**Data extracts**.
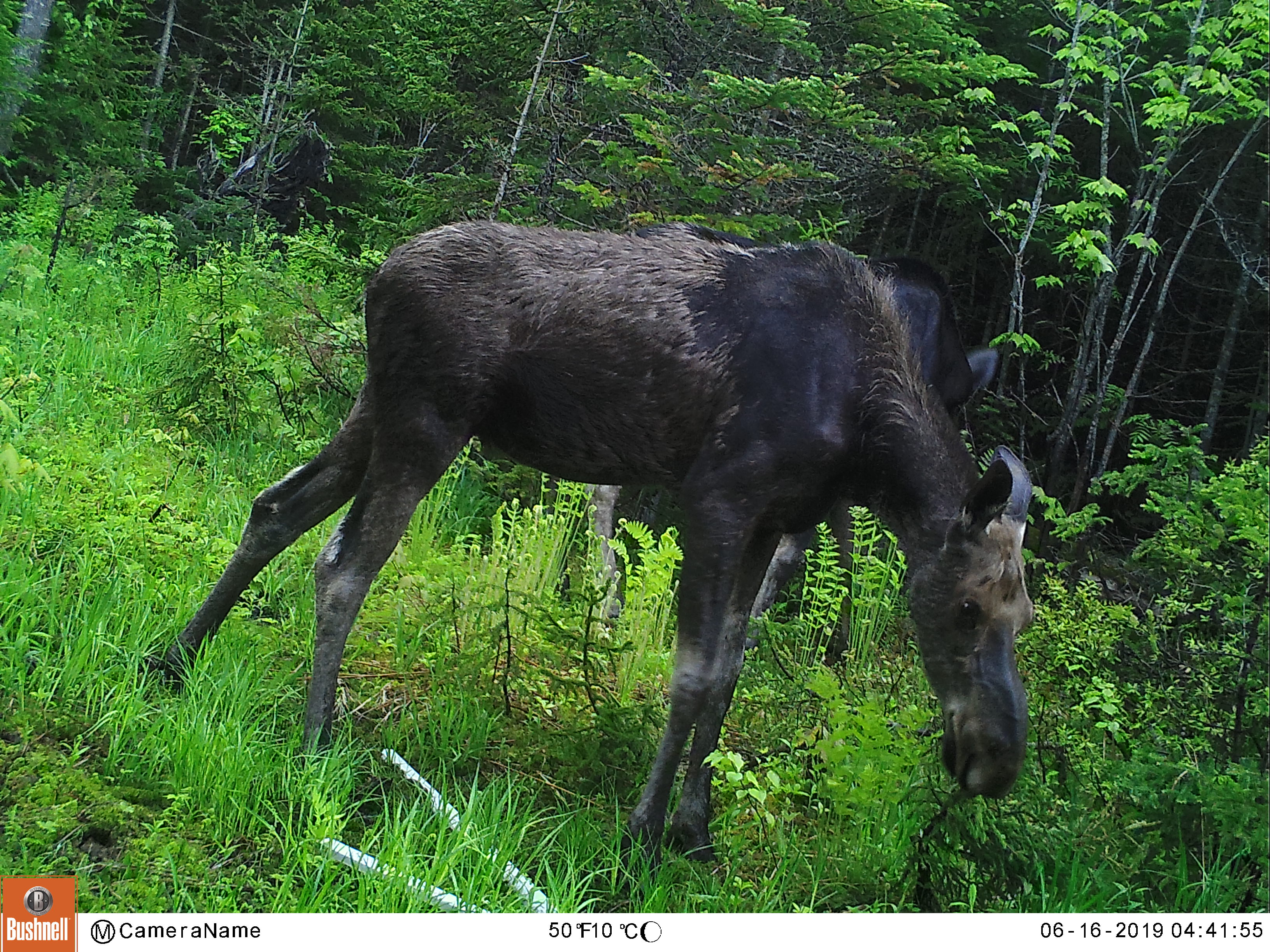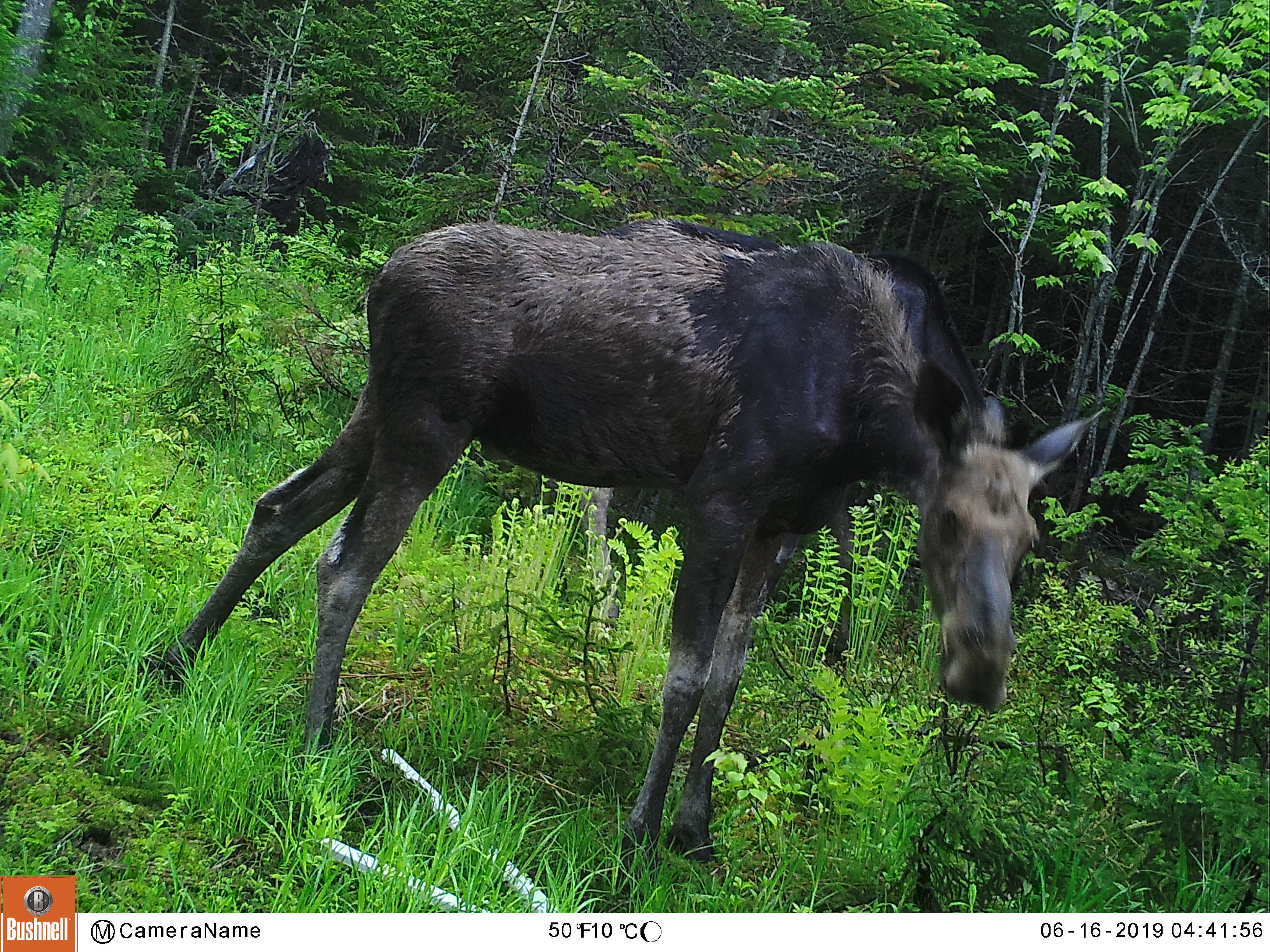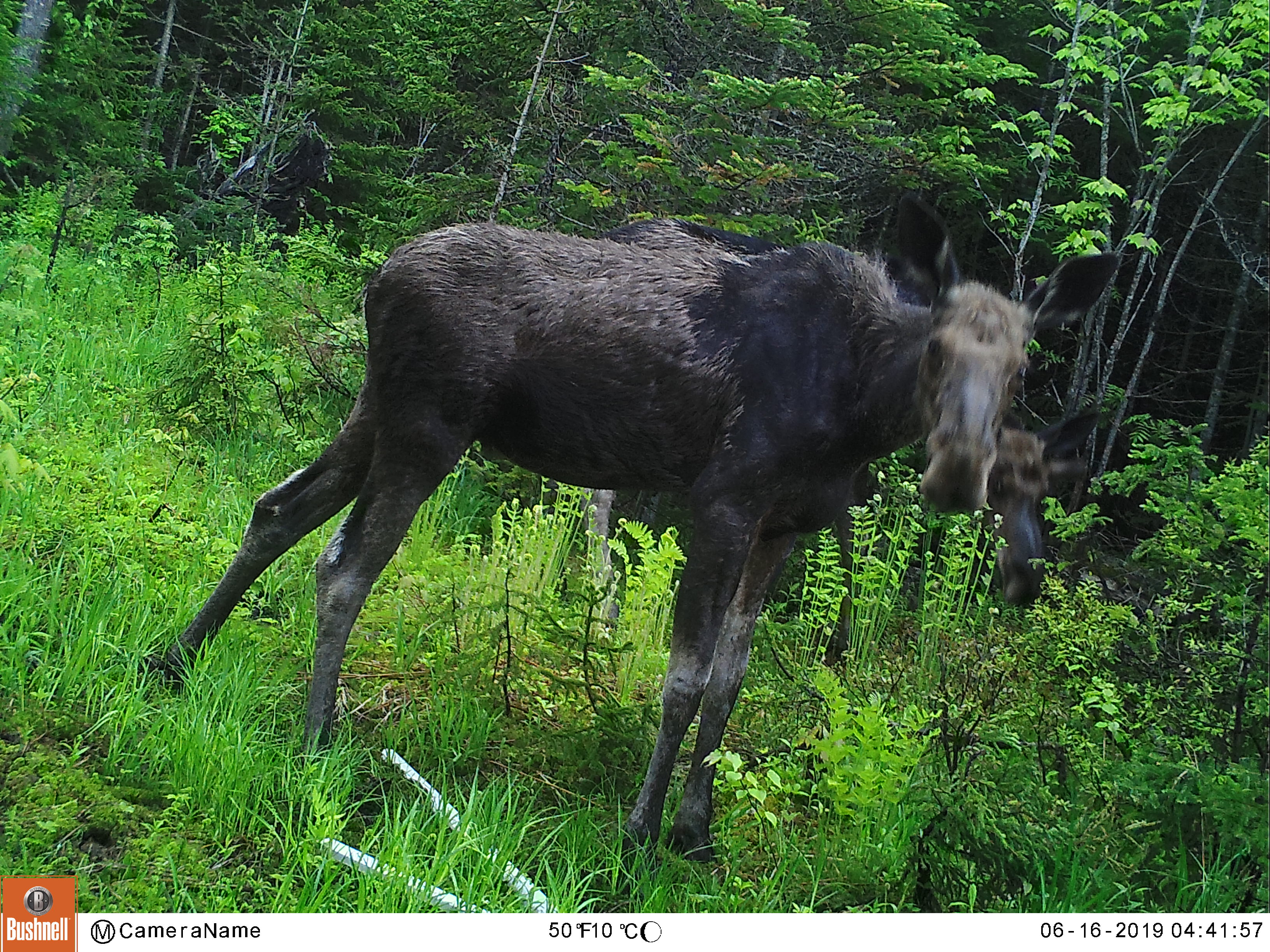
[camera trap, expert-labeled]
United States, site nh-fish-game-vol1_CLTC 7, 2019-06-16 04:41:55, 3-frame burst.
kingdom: Animalia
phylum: Chordata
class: Mammalia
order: Artiodactyla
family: Cervidae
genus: Alces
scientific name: Alces alces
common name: moose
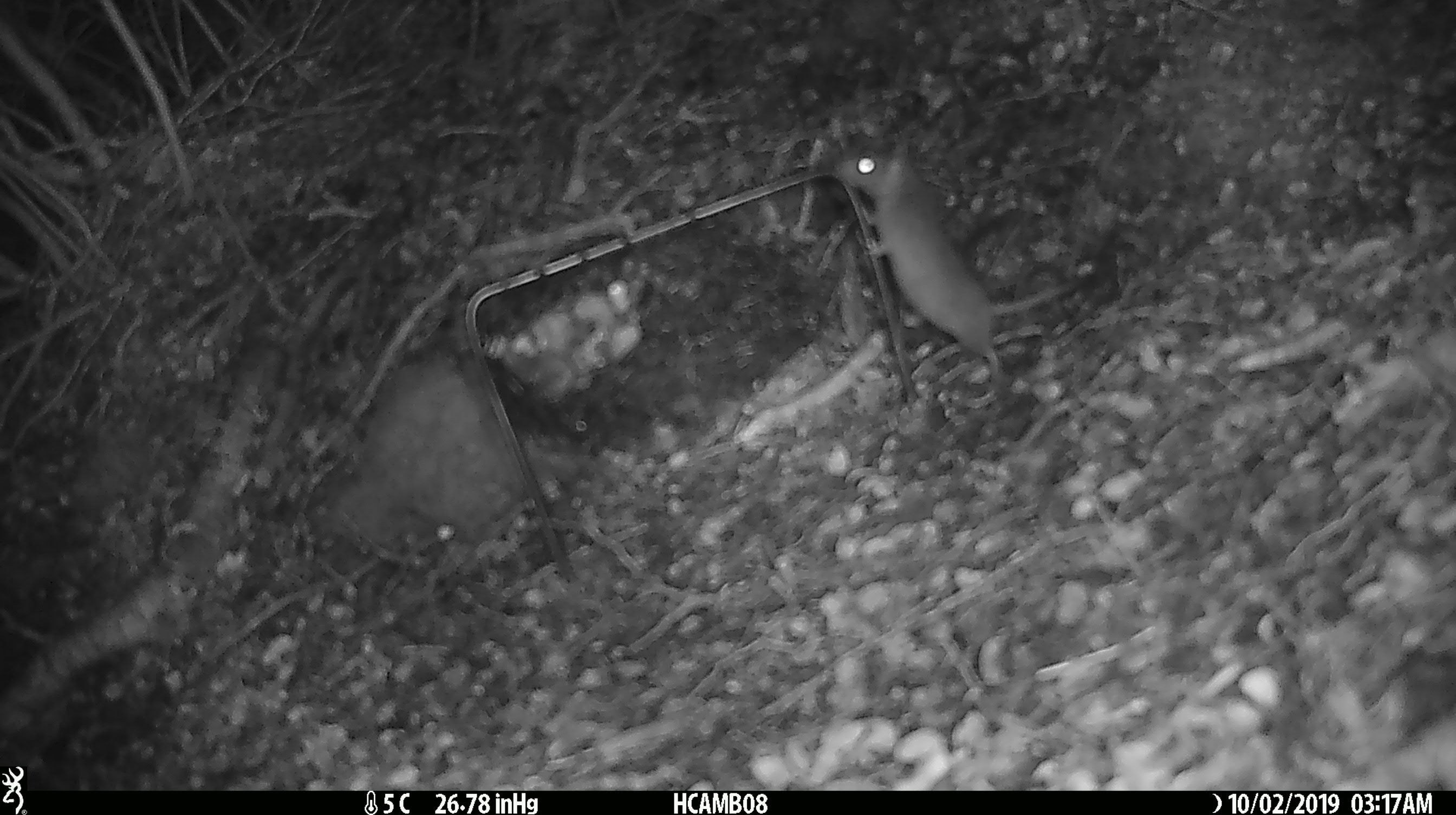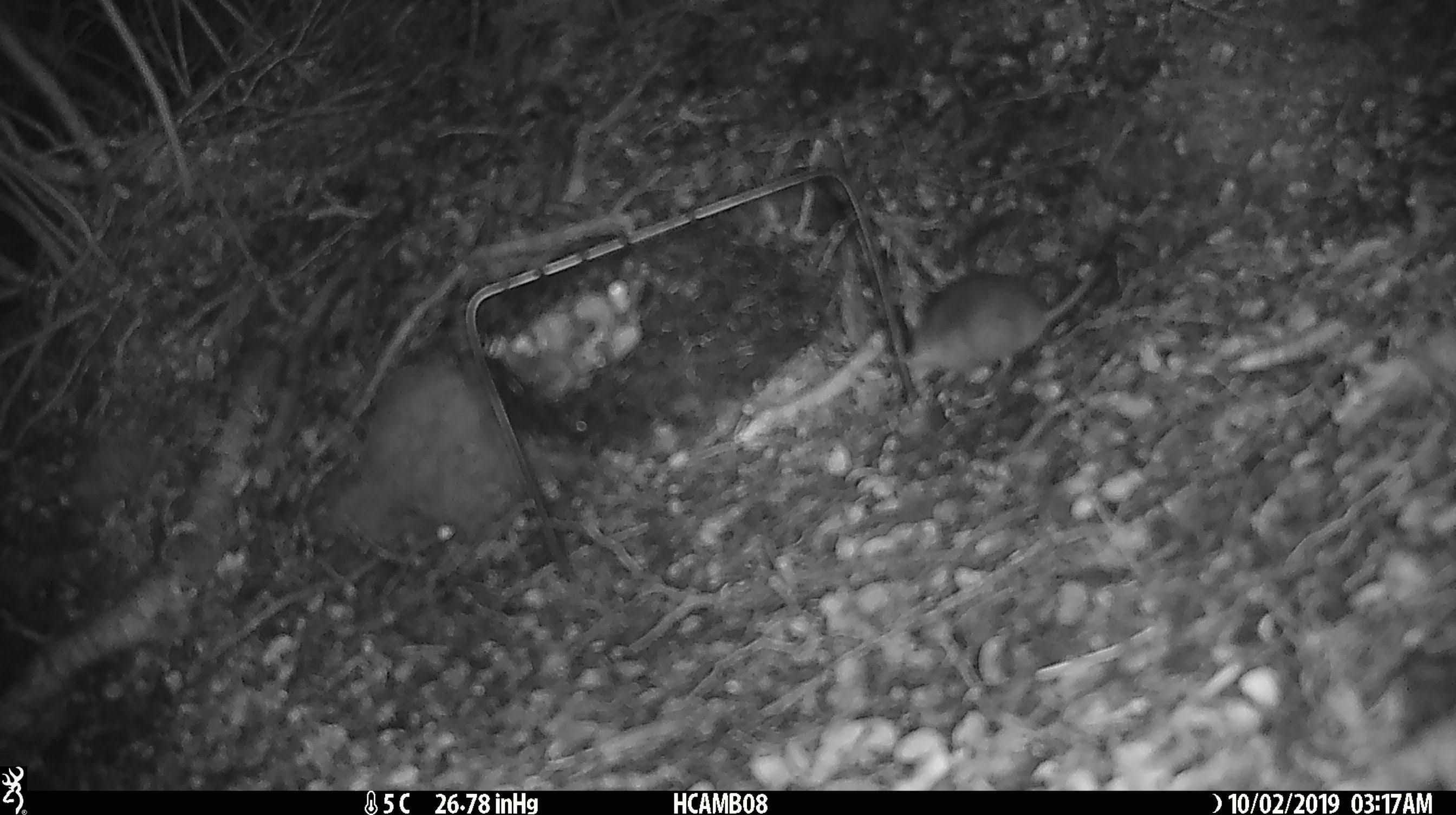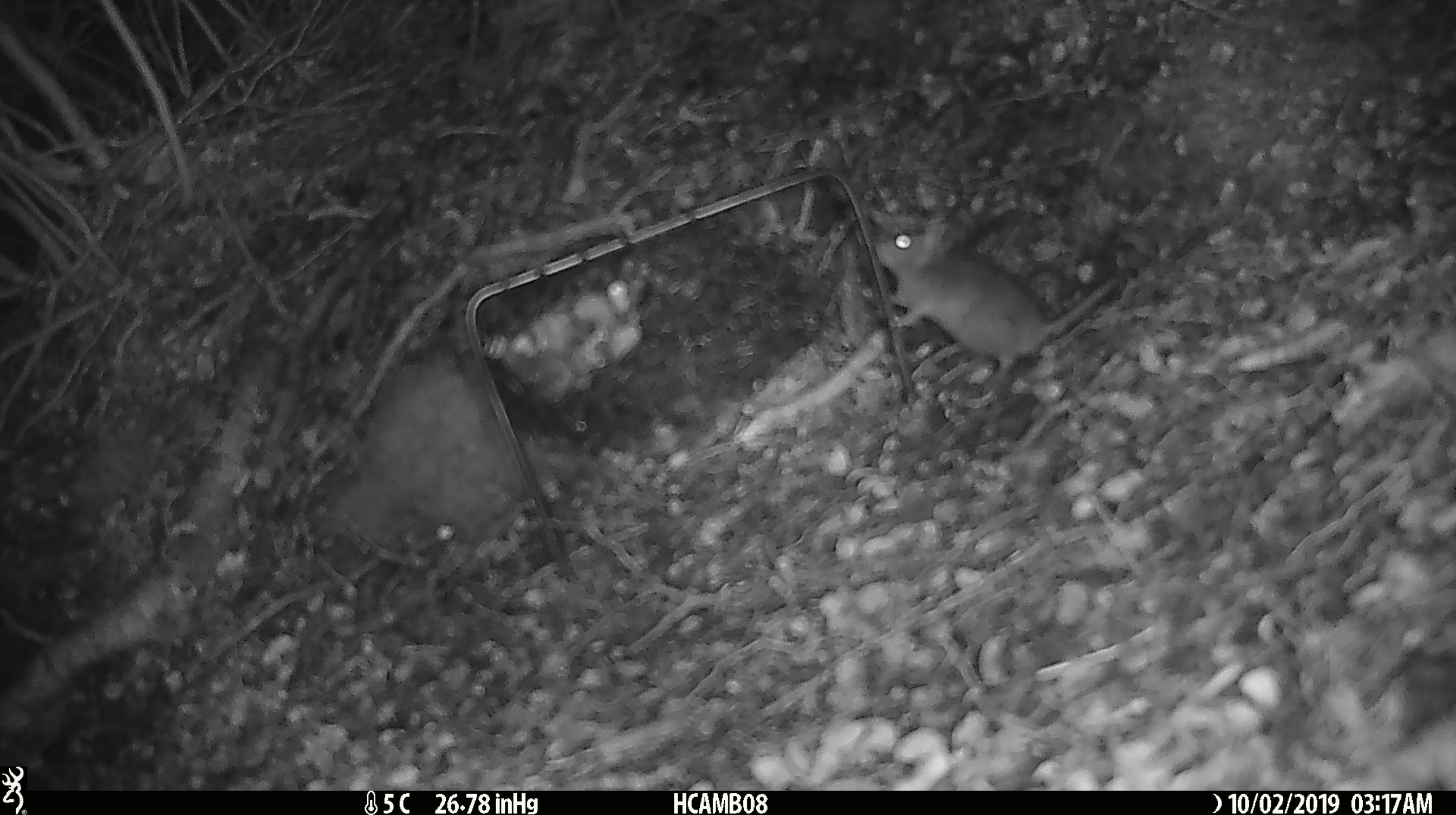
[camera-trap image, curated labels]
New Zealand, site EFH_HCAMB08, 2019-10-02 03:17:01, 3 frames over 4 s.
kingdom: Animalia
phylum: Chordata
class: Mammalia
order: Rodentia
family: Muridae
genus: Mus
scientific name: Mus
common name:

**Work item**. Take the data above and set it down exactly, images excluded.

**Answer to this task**.
[camera trap, expert-labeled]
United States, site nh-fish-game-vol1_CLTC 7, 2019-06-16 04:41:55, 3-frame burst.
kingdom: Animalia
phylum: Chordata
class: Mammalia
order: Artiodactyla
family: Cervidae
genus: Alces
scientific name: Alces alces
common name: moose
[camera-trap image, curated labels]
New Zealand, site EFH_HCAMB08, 2019-10-02 03:17:01, 3 frames over 4 s.
kingdom: Animalia
phylum: Chordata
class: Mammalia
order: Rodentia
family: Muridae
genus: Mus
scientific name: Mus
common name:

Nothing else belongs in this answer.